| WORKING DATA |

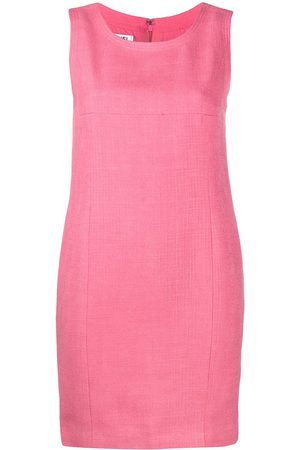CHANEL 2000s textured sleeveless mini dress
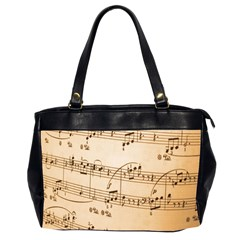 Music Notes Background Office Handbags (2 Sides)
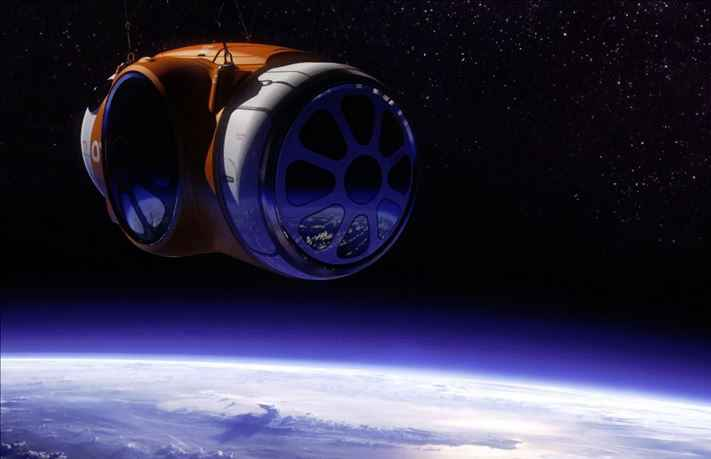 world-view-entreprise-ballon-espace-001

...

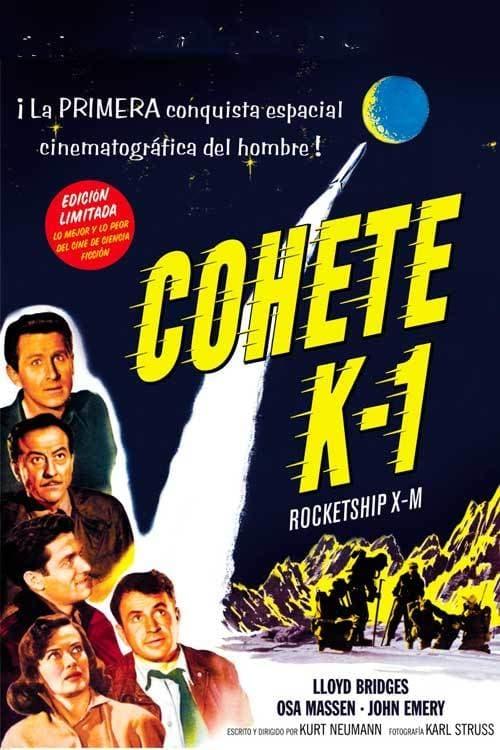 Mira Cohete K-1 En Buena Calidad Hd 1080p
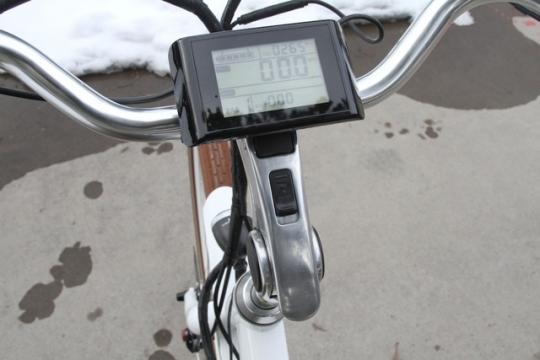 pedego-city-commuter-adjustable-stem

* * *

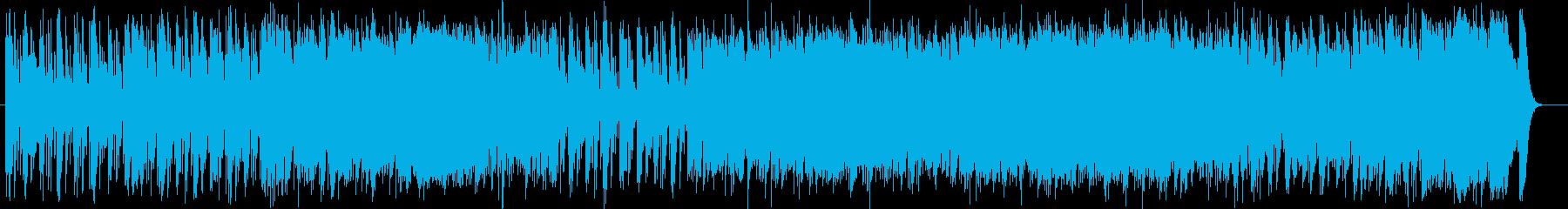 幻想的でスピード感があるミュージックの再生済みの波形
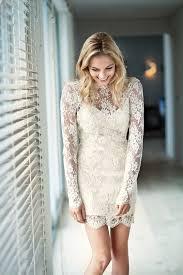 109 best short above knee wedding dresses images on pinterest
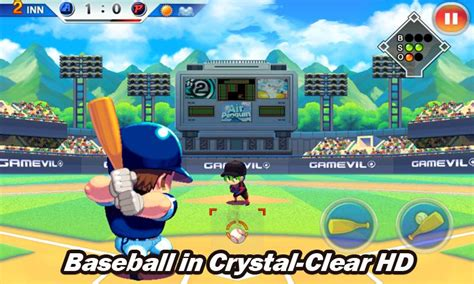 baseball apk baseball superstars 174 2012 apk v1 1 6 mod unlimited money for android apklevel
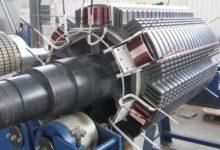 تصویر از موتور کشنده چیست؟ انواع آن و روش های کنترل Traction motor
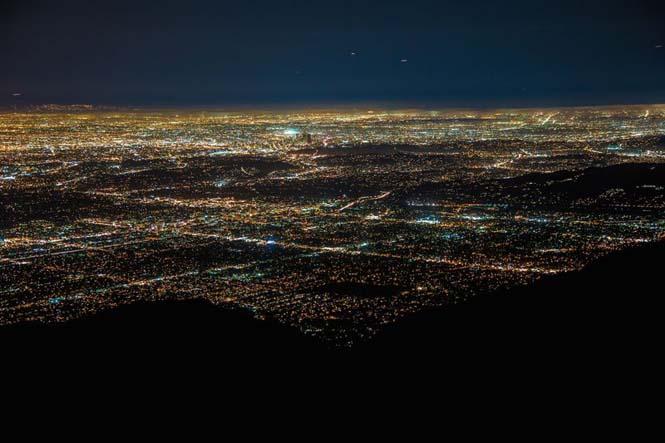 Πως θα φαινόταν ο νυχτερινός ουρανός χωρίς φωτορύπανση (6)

| TASK ITEM |
The lines above starting at the one that holds "تصویر از موتور" and ending at the one that holds "Πως θα φαινόταν" are to be written out exactly, ends included, and no pictures are to be copied.

| THE ANSWER |
 تصویر از موتور کشنده چیست؟ انواع آن و روش های کنترل Traction motor
 Πως θα φαινόταν ο νυχτερινός ουρανός χωρίς φωτορύπανση (6)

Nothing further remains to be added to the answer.